De voortzetting en uitwerking van de uitgangspunten met bijbehorende immigratie-doelstellingen van wetsvoordracht 22735 liep uiteindelijk geheel stuk op de vooropgezette tegenwerking van de rechterlijke macht die haar zou moeten toepassen, maar ook op brede maatschappelijke tegenkantingen die al in het voortraject van de eerste fase ervan duidelijk werden. De verantwoordelijke bewindspersoon Aad Kosto werd met misdrijven tegen het leven bedreigd, hetgeen resulteerde in het opblazen van ’s mans privéwoning, waarbij Kosto te nauwer nood zijn echtgenote die aan spieraandoeningen leed tijdig uit het pand kon halen.
Kosto meende niettemin, dat het wetsvoorstel voortgang moest blijven vinden. Hij kon de strekking ervan billijken en aanvaarden, mede, omdat hij onderschreef wat de geraadpleegde actuarissen hadden voorspeld over de stelselmatige ondermijning van de collectieve sector, gebaseerd op een systeem van plichtmatige volksverzekeringen. Deze ondermijning treedt nu manifest aan het daglicht. En als gewoonlijk zullen Henk en Ingrid het gelag gaan betalen, zoals zij dat ook moeten doen voor de nefaste gevolgen van de kredietcrises-2008 waar zij part noch deel aan hadden, evenmin als aan de begunstiging van de boven beschreven massale immigratiegolven.
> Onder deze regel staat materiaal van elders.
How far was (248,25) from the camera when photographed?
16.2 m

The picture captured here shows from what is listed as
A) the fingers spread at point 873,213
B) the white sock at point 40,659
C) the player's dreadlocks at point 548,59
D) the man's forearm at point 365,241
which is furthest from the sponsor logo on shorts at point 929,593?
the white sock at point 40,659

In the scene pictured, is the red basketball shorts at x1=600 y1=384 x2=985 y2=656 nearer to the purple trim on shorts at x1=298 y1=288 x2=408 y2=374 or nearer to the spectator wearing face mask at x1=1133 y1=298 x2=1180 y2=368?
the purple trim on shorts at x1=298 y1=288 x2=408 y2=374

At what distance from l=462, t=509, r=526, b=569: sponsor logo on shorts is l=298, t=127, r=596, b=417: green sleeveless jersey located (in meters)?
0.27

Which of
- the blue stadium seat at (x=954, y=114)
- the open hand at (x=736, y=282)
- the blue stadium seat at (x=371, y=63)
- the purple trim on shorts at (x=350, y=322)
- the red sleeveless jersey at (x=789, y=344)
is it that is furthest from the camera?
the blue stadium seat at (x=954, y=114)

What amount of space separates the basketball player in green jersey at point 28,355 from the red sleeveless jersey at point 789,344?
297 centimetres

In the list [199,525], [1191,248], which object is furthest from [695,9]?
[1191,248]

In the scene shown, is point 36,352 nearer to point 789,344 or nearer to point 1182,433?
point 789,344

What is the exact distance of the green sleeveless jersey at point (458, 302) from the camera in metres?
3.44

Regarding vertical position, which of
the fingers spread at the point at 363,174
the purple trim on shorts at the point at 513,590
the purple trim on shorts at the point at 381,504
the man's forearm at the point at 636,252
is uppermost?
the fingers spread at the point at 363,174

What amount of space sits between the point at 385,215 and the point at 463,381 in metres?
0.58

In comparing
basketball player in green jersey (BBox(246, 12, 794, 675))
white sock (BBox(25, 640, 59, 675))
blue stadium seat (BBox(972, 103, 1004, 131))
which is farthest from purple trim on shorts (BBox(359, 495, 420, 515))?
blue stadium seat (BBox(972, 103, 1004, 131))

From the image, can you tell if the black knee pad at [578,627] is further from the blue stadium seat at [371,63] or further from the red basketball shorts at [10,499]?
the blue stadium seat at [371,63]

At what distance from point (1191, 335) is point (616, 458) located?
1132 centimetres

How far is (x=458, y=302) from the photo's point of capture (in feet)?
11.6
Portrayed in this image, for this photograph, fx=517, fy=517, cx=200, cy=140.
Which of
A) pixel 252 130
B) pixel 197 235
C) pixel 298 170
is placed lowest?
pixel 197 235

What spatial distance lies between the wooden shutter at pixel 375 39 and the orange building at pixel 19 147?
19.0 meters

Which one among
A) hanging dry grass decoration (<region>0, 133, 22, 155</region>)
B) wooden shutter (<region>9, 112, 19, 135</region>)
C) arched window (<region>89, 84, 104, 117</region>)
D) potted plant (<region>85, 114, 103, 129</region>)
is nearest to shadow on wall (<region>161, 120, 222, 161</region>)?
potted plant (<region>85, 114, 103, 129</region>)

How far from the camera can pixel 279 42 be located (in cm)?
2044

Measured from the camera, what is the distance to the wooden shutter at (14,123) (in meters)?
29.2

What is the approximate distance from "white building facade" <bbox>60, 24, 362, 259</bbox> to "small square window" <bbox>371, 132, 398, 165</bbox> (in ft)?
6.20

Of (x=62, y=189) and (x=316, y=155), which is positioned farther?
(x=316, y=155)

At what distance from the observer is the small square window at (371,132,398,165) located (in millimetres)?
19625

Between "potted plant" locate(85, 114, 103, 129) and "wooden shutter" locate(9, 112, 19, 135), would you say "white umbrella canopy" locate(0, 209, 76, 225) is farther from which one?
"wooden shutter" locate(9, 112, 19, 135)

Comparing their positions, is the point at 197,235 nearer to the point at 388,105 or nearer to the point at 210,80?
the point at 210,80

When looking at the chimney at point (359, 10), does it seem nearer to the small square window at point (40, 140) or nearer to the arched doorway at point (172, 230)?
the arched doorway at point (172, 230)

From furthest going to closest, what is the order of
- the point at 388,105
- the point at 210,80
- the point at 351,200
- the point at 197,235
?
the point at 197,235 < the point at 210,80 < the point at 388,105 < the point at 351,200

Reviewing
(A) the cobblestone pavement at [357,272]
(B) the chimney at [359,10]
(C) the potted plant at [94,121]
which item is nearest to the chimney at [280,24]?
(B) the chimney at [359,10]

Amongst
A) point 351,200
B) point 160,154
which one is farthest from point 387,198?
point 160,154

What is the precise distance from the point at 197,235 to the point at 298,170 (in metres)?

Deze begunstiging is mede te wijten aan de non gouvernementele organisaties die aan deze golven hun inverdieningsmodellen kunnen ontlenen, want hun personeel, boventallig als steeds, weet wel hoe in deze zachte sector de staatskas geplunderd kan worden. Verder bleek het meergeciteerde EVRM steeds vaker een – van oorsprong niet bedoelde – catalogus van generieke verblijfsgronden. De artikelen omtrent de waarborging van het recht op leven, het folterverbod, het vrijheidsrecht, het verbod van wrede of onmenselijke behandeling en vooral de brede en excessief garantie van het gezinsleven, de persoonlijke levenssfeer en het familieleven – private life, family life and analogous personal interdependencies and home – alles gedefinieerd naar het recht van de staat van herkomst, verplichten de EU-lidstaten in beginsel bij een real risk op schending van deze borgen tot feitelijke verblijfsverschaffing.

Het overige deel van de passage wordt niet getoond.